Commissie: Water Zakelijk
Categorie: Kosten / Vergoeding
Jaartal: 2024
Soort uitspraak: bindend advies
Uitkomst: gegrond
Referentiecode:
232188/243564
De uitspraak:
Waar gaat de uitspraak over?
Door een splitsing van de leiding is aan de klager jarenlang verbruik van de buurman toegerekend. De ondernemer dient daarvoor een hogere vergoeding te betalen.
De uitspraak
Beoordeling
Standpunt van de klager
Vorig jaar kwamen we erachter dat de watermeter van onze buurman water kreeg via een waterleiding welke gevoed werd vanuit ons pand, waardoor deze eerst langs onze watermeter liep om vervolgens naar de watermeter van de buurman te gaan. Hierdoor betaalden wij zowel ons verbruik als dat van de buurman, en de buurman betaalde zijn verbruik (nogmaals) aan de ondernemer. In november zijn beide watermeters vervangen en de meter van de buurman apart aangesloten. Na veel vragen kregen we op 25 april pas een creditnota van slechts 147 m³, terwijl de verwijderde watermeter van de buurman 525 m³ geregistreerd had. Tevens is de kans groot dat deze watermeter tussentijds vervangen is geweest. Hierna is er meermaals contact geweest om uitleg te krijgen, waarbij deze uitblijft en de ondernemer nu aangeeft niet het daadwerkelijk teveel betaalde te willen vergoeden of hierin te willen meedenken.

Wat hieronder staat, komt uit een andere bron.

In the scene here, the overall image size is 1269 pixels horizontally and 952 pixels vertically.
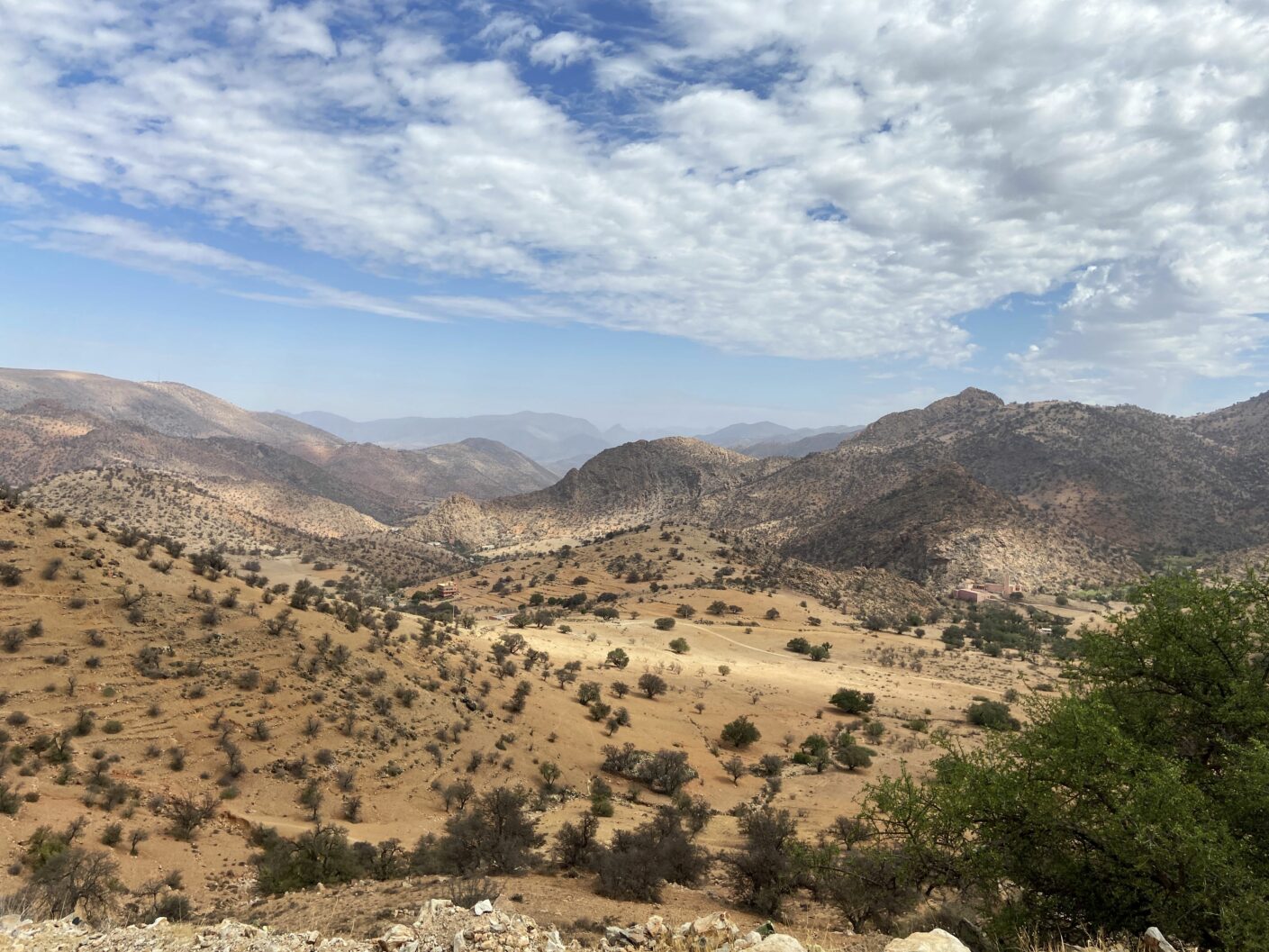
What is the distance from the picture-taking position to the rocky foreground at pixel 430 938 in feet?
22.7

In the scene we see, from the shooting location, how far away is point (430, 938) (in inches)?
298

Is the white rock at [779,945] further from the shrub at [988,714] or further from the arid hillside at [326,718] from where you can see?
the shrub at [988,714]

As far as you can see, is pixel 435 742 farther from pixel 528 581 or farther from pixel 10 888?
pixel 528 581

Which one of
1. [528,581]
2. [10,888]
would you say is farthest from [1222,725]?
[528,581]

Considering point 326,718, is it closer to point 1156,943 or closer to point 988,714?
point 1156,943

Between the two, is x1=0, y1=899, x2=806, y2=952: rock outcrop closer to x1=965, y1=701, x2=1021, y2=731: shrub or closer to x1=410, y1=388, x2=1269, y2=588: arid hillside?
x1=965, y1=701, x2=1021, y2=731: shrub

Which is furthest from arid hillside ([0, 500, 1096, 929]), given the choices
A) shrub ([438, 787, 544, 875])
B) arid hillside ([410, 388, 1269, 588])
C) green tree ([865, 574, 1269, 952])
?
arid hillside ([410, 388, 1269, 588])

Standpunt van de ondernemer
Op 29 november 2022 heeft de ondernemer naar aanleiding van de melding van de klager de watermeters van hem en zijn buurman ontvlecht. De watermeter van de buurman is van 2005 tot 2022 actief geweest en de bijbehorende eindstand van deze watermeter was 525 m³. Omdat de ondernemer geen actuele meterstanden van de buurman heeft ontvangen, is het gemiddelde verbruik over alle jaren genomen. Dit komt neer op een verbruik van 29,4 m³ per jaar. De ondernemer kan tot 5 jaar na het ontvangen van het verzoek de nota corrigeren.
Oordeel van de commissie
Op grond van de stukken en het verhandelde ter zitting is de commissie van oordeel dat vaststaat dat in ieder geval 525 m³ water aan de klager te veel in rekening is gebracht. Naar het oordeel van de commissie is gelet hierop het beroep van de ondernemer op verjaring naar maatstaven van redelijkheid en billijkheid onaanvaardbaar. Daarom zal de commissie aan de klager een aanvullende vergoeding toekennen, welke zij naar maatstaven van redelijkheid en billijkheid zal vaststellen op het hierna te noemen bedrag.
Op grond van het voorgaande is de commissie van oordeel dat de klacht gegrond is.
Derhalve wordt als volgt beslist.
Beslissing
De ondernemer betaalt binnen 4 weken na datum verzending bindend advies aan de klager een bedrag van € 750,00. Bovendien dient de ondernemer overeenkomstig het reglement van de commissie een bedrag van € 181,50 aan de klager te vergoeden ter zake van het klachtengeld. Overeenkomstig het reglement van de commissie is de ondernemer aan de commissie behandelingskosten verschuldigd.
Aldus beslist door de Geschillencommissie Water zakelijk, bestaande uit mr. D.J. Buijs, voorzitter, mr. E.F. Verduin en W.F. de Ruijter, leden, op 29 april 2024.